Domestic Disturbance

Finally, a film worth seeing! After a chain of mediocre action movies, Domestic Disturbance provides a starved audience with a suspenseful plot and a talented cast. Unlike the flops of the summer and early fall, this thriller is not set in a major city and does not rely on new-age technology to make up for a lack of plot. While the story itself is somewhat clichZd and formulaic, Vince Vaughn, John Travolta and young Matthew O'Leary make the movie an exciting watch.

Set in Southport, on the coast of Maryland, Domestic Disturbance is about a divorced couple, Frank and Susan Morrison (Travolta and Teri Polo) and their son Danny's (O'Leary) reactions to his mother's recent marriage to the wealthy Rick Barnes (Vaughn), a new arrival to Southport. Although at first we think Danny is being immature and irrational--expressing his anger at his familial situation through mischief, lies and aggression--we soon realize that he is justified in being suspicious of Rick. When Danny finds out that his mother is pregnant, he runs away from her house in hopes of hitching a ride with his new stepfather on the way into town. It turns out that Rick was never going to town at all, but embarking on another, more chilling errand.

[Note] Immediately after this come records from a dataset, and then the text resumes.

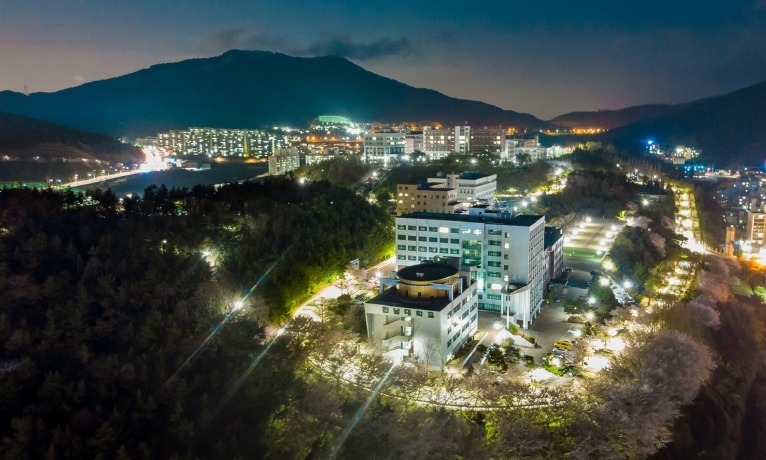 전남대, 초중고생 석유화학·이차전지 과학캠프 개최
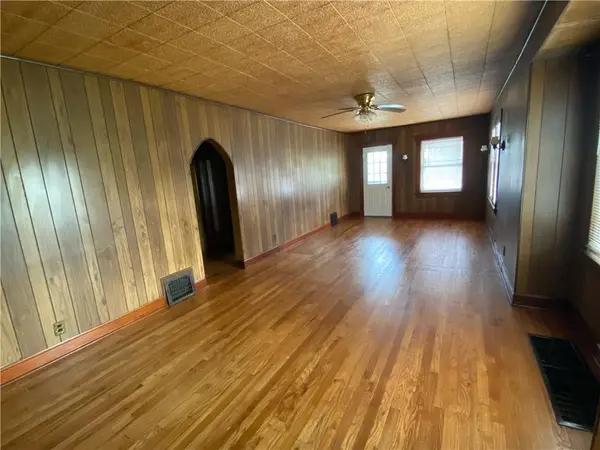 2701 Parallel AVE, Kansas City, KS 66104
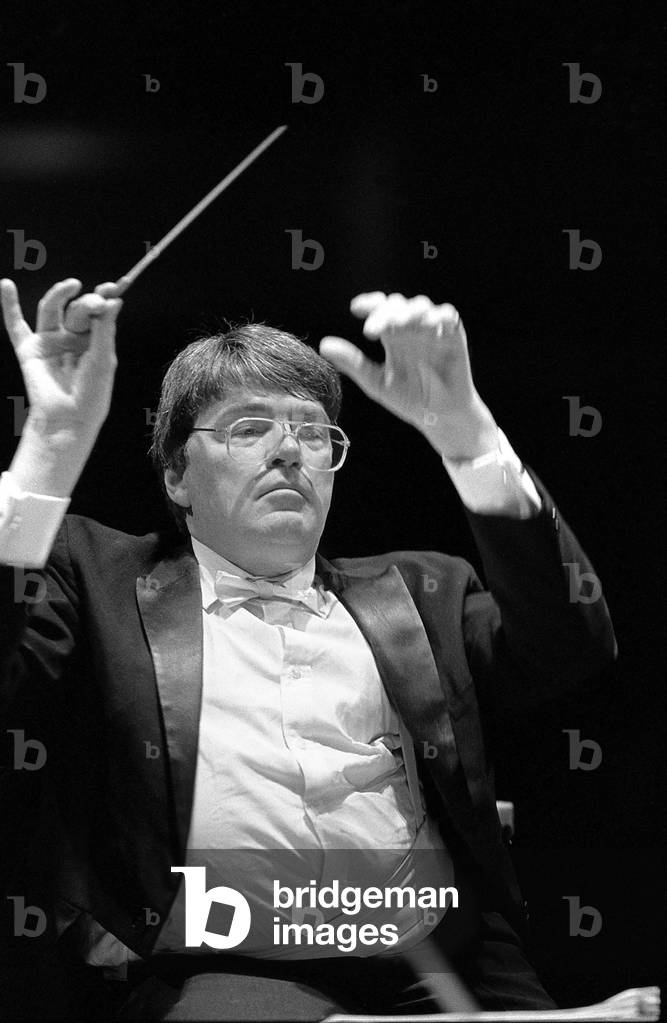 Bild von Fotografie "Jeffrey Tate im Jahr 1990 (s/w Foto)" 1990 von Thierry Martinot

We watch on the edge of our seats as Frank and Danny try to convince Susan of her husband's culpability. Vaughn turns out to be a convincing and terrifying villain and plays back and forth with Travolta to create the same kind of tension seen in Face/Off. Travolta shows his ability to transition into the protective "good guy" and is a believable and touching father. The surprise star of the film is Matthew O'Leary, who steals the show from Vaughn and Travolta with his realistic acting and humor. This was not just a kiddy performance, but real acting. The other peripheral performers were not as impressive. Steve Buscemi was hilarious as usual, but he basically played the same twisted character he always does. Teri Polo was a replica of herself in Meet the Parents, with a few added screams here and there.

Despite a few unrealistic courtroom and police-briefing scenes and a predictable ending, the movie was a relief from recent thriller attempts; and the flaws can easily be overlooked.